Hugo permaneció un momento en silencio. No sé si intentando contagiarse de mi júbilo o si disminuyendo el suyo para no subirme a mí por las nubes de nuevo.
—Podría ser la misma tumba. Puede que hicieras dos veces la misma foto —me sugirió, quitando importancia al asunto.
—Pensé en esa posibilidad anoche, pero lo he comprobado. Una es del cementerio de Avilés y la otra de un pueblo de Sevilla. Estaban en sus respectivas carpetas, tienen fechas diferentes y, si te fijas, los nichos de alrededor son distintos también —le expliqué.
—Pues me parece una bonita coincidencia.
—Sí, si no fuera porque he encontrado otra. —En ese momento tuve en mi cabeza la frase «¿A que esto sí que no te lo esperabas?», pero traté de que no se notara demasiado—. Por eso no he dormido prácticamente nada; he pasado toda la noche revisando fotos y he acabado localizando otra tumba igual muy cerquita de aquí, en el cementerio de Jódar, en la provincia de Jaén. —Le mostré la foto mientras se lo contaba—. No se ve de frente y está algo desenfocada, pero parece idéntica: la lápida verde, las margaritas en las esquinas y la inscripción central que, aunque no puede leerse, todo indica que ocupa el mismo espacio. A mí se me antoja un pelín extraño. ¿A ti no?

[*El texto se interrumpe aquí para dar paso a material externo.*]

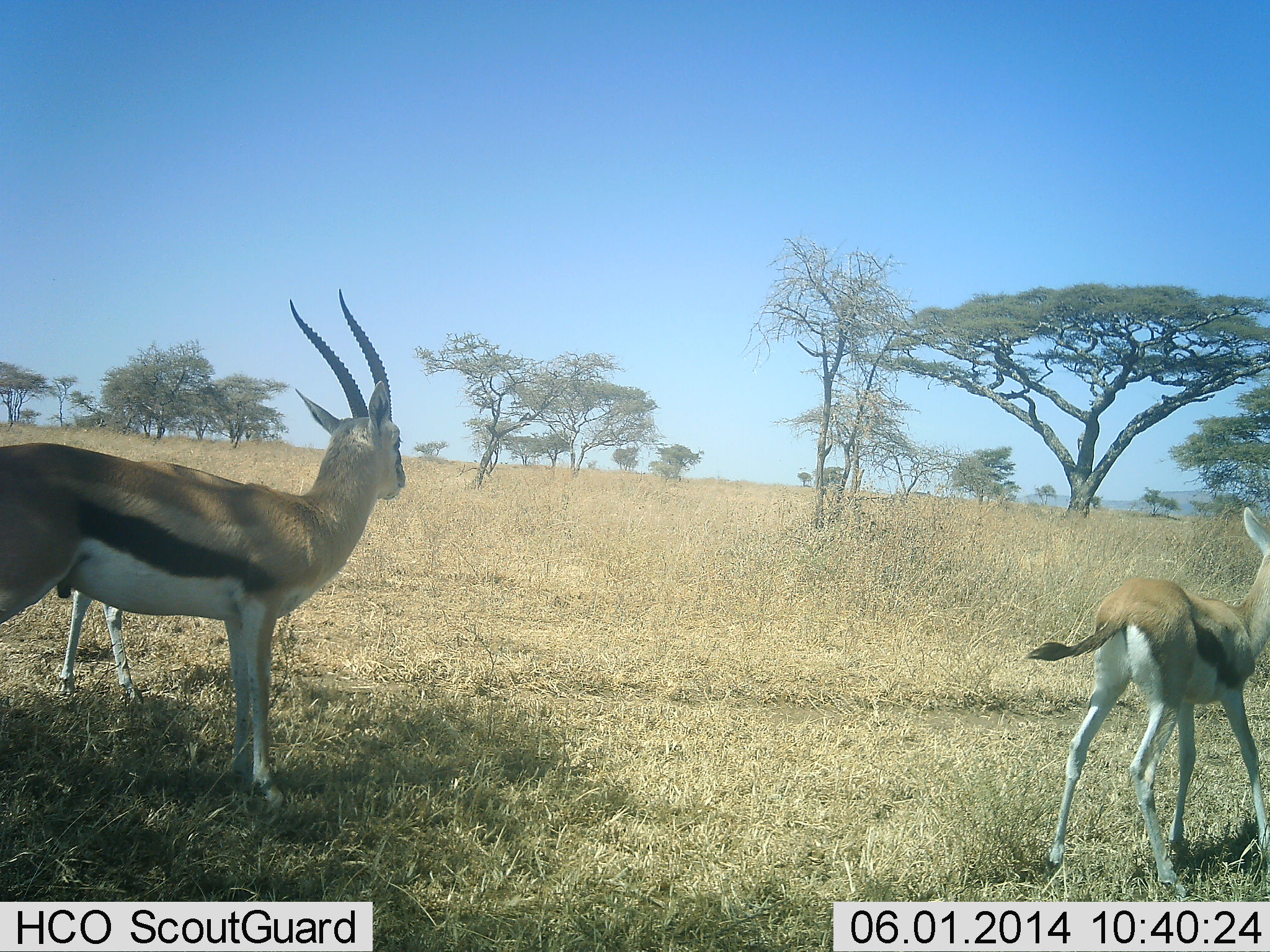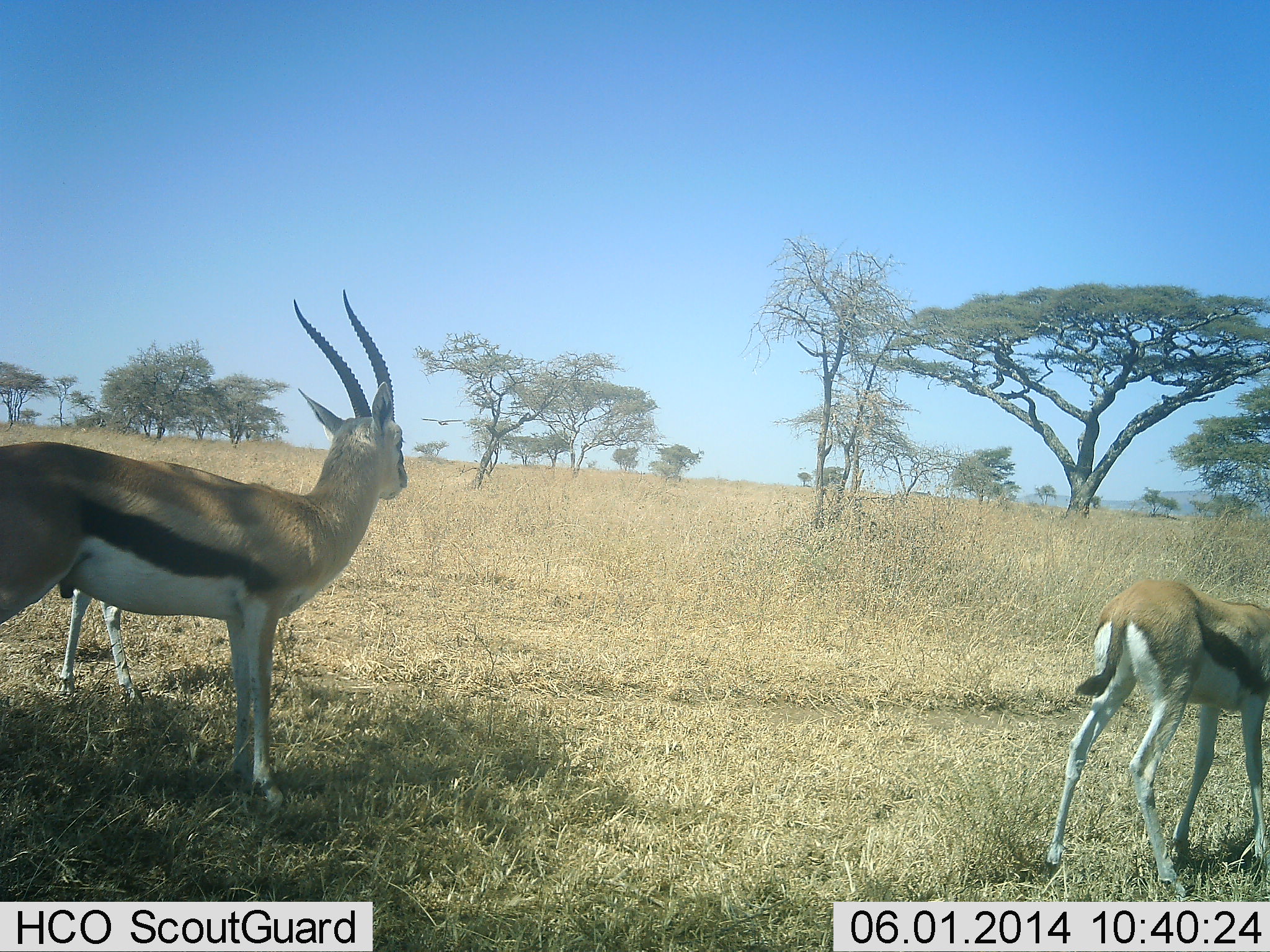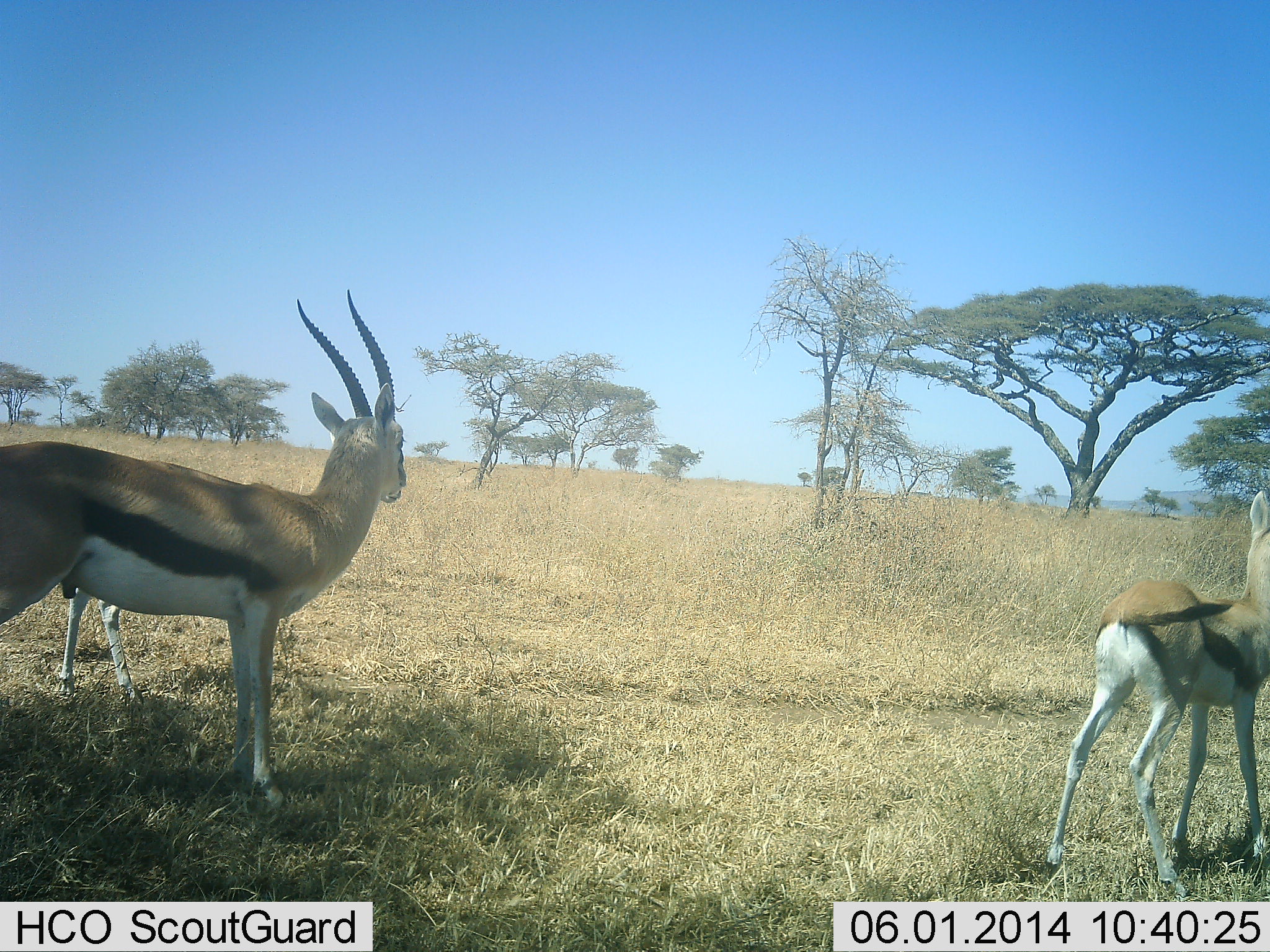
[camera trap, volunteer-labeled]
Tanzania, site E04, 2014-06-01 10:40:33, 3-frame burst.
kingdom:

—A ver, cielo, ¿cuántos cementerios has podido visitar en los últimos seis meses? —me preguntó la voz de la razón.
Hice cálculos mentalmente y no llegué a una cifra concreta. Intuí que superaban los cien, quizá los doscientos, pero no estaba del todo segura.
—Supongo que si te dedicas a visitar cada cementerio de España acabas topándote con cosas como ésta —añadió Hugo—. Me parece curioso. Puede que sea una moda o algo así.

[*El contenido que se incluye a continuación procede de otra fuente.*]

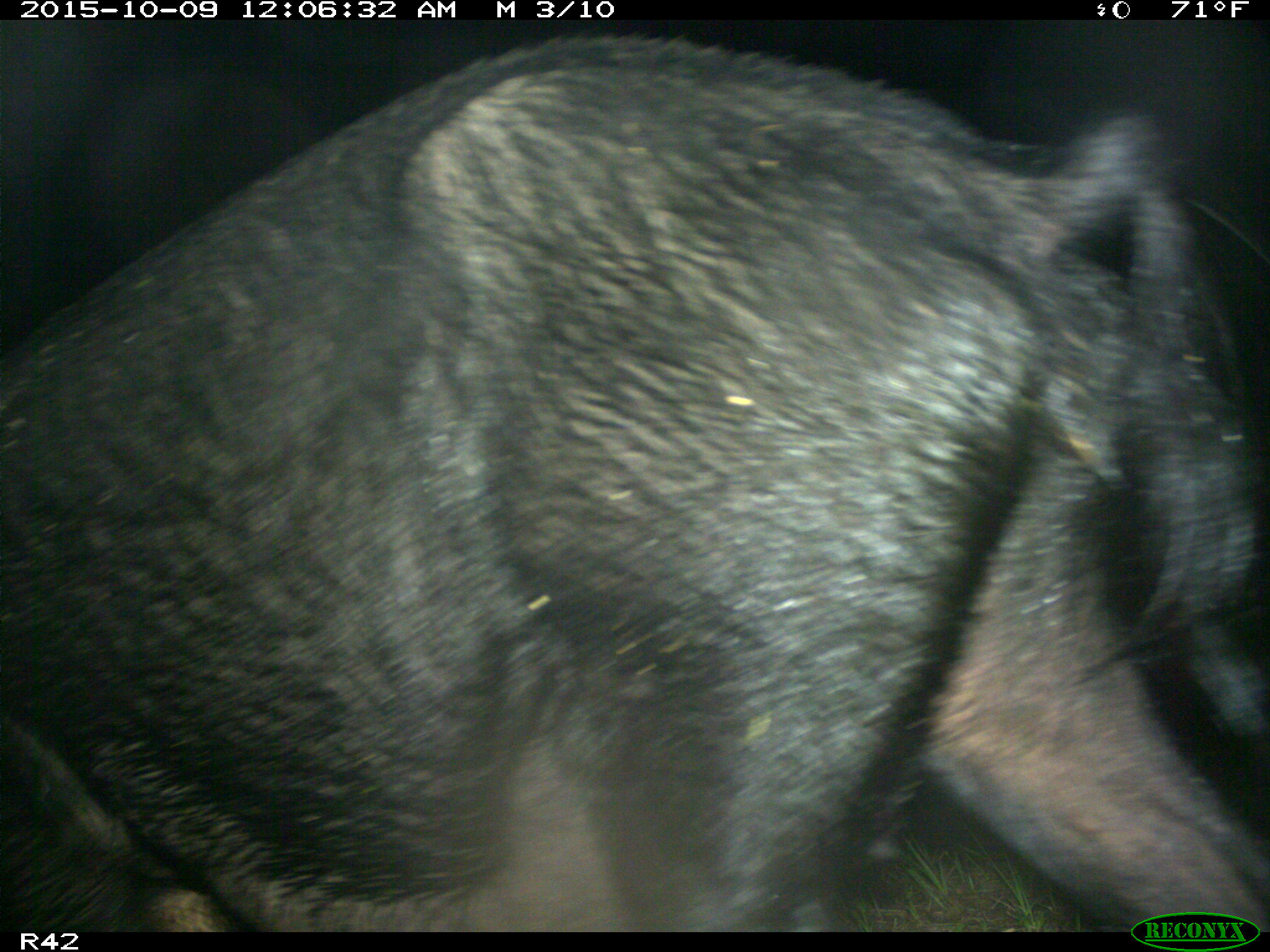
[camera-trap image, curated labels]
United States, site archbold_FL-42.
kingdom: Animalia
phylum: Chordata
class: Mammalia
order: Artiodactyla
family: Suidae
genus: Sus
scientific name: Sus scrofa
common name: wild boar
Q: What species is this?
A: Sus scrofa (wild boar).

Vaya chasco me llevé. No había que ser demasiado inteligente para darse cuenta de que lo de las lápidas repetidas no le había parecido el descubrimiento del siglo, y acabé planteándome que tal vez no lo fuera. No, definitivamente no lo era.
Casualidades.
¿Cuántos de los grandes descubrimientos o inventos de la historia de la humanidad habían sido concebidos por varias personas a la vez? Un buen número de ellos. Y ¿quién acababa llevándose el mérito y apareciendo en todos los libros? Pues la más rápida en patentar su invento o en dar a conocer su descubrimiento. Y si no que se lo digan al difunto Antonio Meucci, a quien se considera el creador del teléfono (para él, el teletrófono) cerca de veinte años antes de que Graham Bell lo patentara; el pobre Antonio no tenía fondos para hacerlo. Coincidencias de ese tipo existían.
Supongo que era fácil ir a una funeraria y acabar escogiendo, de entre todas las lápidas y todas las inscripciones y todas las flores posibles, justo aquéllas. En tres cementerios diferentes. En lugares alejadísimos. Sí, las coincidencias ocurrían y siguen ocurriendo.
No obstante, en el caso de las tumbas, iba a ser que no.
Aquel día la extraña coincidencia de las lápidas quedó guardada en un cajón y permaneció oculta tras la maravillosa rutina diaria. Ya tenía bastantes frentes abiertos como para andar obsesionándome con casualidades.
Sin embargo, aquello no permaneció en el olvido por mucho tiempo. La curiosa casualidad acabó revelando todo un cúmulo de causalidades. Un año después de aquello, las lápidas reaparecieron para poner mi vida patas arriba. Por su culpa, y casi sin pretenderlo, me vi de nuevo inmersa en una historia repleta de muerte, tristeza y más juguetitos rotos.
Vamos, justo ese tipo de líos en los que siempre acabo metida hasta el cuello.